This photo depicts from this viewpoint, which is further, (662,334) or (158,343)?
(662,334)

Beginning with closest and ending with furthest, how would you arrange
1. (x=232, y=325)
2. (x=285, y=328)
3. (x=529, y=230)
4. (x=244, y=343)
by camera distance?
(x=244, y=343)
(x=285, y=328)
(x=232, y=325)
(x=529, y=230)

Given request
Rewrite the rows above, substituting "vantage point" for "viewpoint" and keeping everything else the same.

Result of the task
This photo depicts from this vantage point, which is further, (662,334) or (158,343)?
(662,334)

Beginning with closest and ending with furthest, how would you arrange
1. (x=232, y=325)
2. (x=285, y=328)
3. (x=529, y=230)
4. (x=244, y=343)
by camera distance?
(x=244, y=343)
(x=285, y=328)
(x=232, y=325)
(x=529, y=230)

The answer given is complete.